16 de febrero de 2016

¿Cómo me dijo que se llamaba?


En una sección humorística de Sábados Gigantes, un indio cambiaba de nombre a todo aquel que lo requiriera. Su única exigencia era “primero ponerte, después cambiar”. Como humorada funcionaba (en su momento), pero ya el programa terminó, el indio debe estar retirado y, fuera del humor fácil, el panorama es distinto.  Para empezar, las medidas que buscan efectos eminentemente simbólicos parecen casi siempre tramposas. En esa categoría caben, por ejemplo, los cambios de nombres de calles, avenidas, plazas, sociedades, organizaciones, equipos de fútbol, instituciones y partidos políticos.
Tramposas, en la mayoría de los casos, porque pretenden mostrar una nueva identidad, en circunstancias que el cambio de fondo, o no existe  o está vetado o es menor. No existe, por ejemplo, cuando alguien busca un nombre que lo desvincule de una identidad o clase social de la que reniega. ¿Cuántos apellidos mapuches o hebreos, o simplemente comunes, han sido sustituidos por tal razón? Trampa.  Cuando está vetado, cual equipo de fútbol con millonaria deuda que, para no hacerse cargo de la misma, cambia su razón social; en circunstancias que sus directivos, técnicos, afición y ubicación siguen siendo los mismos. Trampa.
También cuando el cambio es menor, como en el caso de partidos o bloques, que no pretenden ser algo distinto sino parecer distintos. Frescos, renovados y –sobre todo- libres de malas prácticas o malos personajes que se han transformado en lastres. ¿Saben por qué –sobre todo en este caso- es trampa? Porque es evidente que no quedarán atrás ni malas prácticas ni los malos personajes.
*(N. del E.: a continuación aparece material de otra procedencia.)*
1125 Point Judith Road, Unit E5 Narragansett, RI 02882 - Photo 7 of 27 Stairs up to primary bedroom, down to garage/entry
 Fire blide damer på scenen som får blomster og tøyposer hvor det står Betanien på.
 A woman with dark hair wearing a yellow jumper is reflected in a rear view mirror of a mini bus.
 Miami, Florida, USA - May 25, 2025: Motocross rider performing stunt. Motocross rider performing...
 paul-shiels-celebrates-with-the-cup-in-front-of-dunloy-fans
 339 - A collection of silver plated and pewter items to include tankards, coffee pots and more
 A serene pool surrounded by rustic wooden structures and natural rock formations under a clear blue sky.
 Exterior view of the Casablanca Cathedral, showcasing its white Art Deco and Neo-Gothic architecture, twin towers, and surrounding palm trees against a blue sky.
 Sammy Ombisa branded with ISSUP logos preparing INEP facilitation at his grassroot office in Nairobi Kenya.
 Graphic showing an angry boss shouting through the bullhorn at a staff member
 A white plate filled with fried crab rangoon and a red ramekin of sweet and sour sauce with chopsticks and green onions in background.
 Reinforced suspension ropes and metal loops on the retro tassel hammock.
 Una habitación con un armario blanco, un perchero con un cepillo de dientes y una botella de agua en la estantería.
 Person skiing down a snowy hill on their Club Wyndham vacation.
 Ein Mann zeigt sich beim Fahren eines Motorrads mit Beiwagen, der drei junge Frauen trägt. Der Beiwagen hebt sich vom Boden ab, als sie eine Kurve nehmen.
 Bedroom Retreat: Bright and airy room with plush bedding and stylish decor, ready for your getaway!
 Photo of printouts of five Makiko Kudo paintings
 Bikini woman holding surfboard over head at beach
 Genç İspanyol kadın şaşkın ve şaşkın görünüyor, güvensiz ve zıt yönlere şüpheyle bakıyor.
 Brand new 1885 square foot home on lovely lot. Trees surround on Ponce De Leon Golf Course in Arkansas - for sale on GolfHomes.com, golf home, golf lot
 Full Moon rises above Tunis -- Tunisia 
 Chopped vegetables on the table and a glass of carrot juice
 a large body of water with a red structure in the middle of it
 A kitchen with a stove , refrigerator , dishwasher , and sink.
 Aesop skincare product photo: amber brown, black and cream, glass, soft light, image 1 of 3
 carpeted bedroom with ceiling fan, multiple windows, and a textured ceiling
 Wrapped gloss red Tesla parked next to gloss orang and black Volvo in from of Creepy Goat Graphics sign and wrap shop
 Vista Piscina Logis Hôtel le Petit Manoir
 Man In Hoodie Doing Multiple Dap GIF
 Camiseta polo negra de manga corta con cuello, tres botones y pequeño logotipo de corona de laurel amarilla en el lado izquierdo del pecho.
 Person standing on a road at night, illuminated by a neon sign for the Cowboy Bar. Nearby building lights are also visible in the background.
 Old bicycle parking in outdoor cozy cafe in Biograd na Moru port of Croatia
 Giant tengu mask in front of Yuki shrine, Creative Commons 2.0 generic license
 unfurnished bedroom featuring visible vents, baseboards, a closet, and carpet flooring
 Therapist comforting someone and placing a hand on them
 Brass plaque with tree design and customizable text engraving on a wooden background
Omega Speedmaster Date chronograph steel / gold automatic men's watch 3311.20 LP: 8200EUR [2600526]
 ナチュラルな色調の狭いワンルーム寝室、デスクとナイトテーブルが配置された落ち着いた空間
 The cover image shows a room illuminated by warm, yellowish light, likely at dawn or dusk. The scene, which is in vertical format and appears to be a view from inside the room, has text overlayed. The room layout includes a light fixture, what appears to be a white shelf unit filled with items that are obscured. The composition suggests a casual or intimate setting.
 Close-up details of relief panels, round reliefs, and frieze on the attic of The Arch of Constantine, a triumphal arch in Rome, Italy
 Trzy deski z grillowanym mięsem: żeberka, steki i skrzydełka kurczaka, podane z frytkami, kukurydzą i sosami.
Las organizaciones políticas de verdad, con sentido e ideología claros, luchan por su prestigio, por rescatar su tradición que algún valor debe tener si es que alguna vez tuvieron razones genuinas para formarse o asociarse; no renuncian a ella simplemente por lograr algunos votos más.  No pretendo insinuar que los partidos norteamericanos son un modelo a seguir, pero ¿se imaginan a los republicanos cambiándose el nombre tras Watergate y la participación que en dicho escándalo le cupo ni más ni menos que a Richard Nixon? ¿Conciben a los demócratas cambiándose el nombre, después del escándalo sexual de Bill Clinton? No, para nada.
En Chile los Radicales siguen siendo los Radicales luchando por no extinguirse porque valoran su tradición. Aunque su apariencia sea vieja y pasada de moda. Tres gobiernos que contribuyeron demasiado a mejorar el país merecen respeto y proyección; no solo un tenue recuerdo.
Es cierto que muchas veces existen fusiones y separaciones que en el contexto de la dinámica histórica, hacen que los cambios de nombre sean, a su vez, una forma de no mentir, de trasparentar los cambios que hay detrás. Los Comunistas han soportado estoicamente la connotación peyorativa con que se emplea el nombre de su partido, porque no sería honesto cambiarlo, mientras sigan siendo comunistas; sin embargo su incorporación al conglomerado de gobierno, esta Nueva Mayoría que sigue siendo aquello a lo que se llamó Concertación de Partidos por la Democracia, acarreó tal publicitario cambio de denominación. Qué pena que no tuviesen la suficiente seguridad y consecuencia como para conservar aquel nombre tan lleno de sentido, que tan significativo fue para muchos en su oportunidad. No, en vez de hacer la limpieza que correspondía, prefirieron cambiar el nombre.
La UDI hoy pretende renovarse sin autocrítica por los delitos que han cometido sus dirigentes, sin actualización de ideas centrales. Sólo para verse más joven y renovada. ¿Tendremos que creer que, con otro nombre, quedarán atrás las malas prácticas? ¿No es acaso una traición también a aquellos militantes de derecha conservadora que defienden con más fuerza que nunca sus ideas?
Si llegar al poder lo justifica todo, aunque sea disfrazado, aunque sea cambiándose el nombre, mejor bajemos la cortina.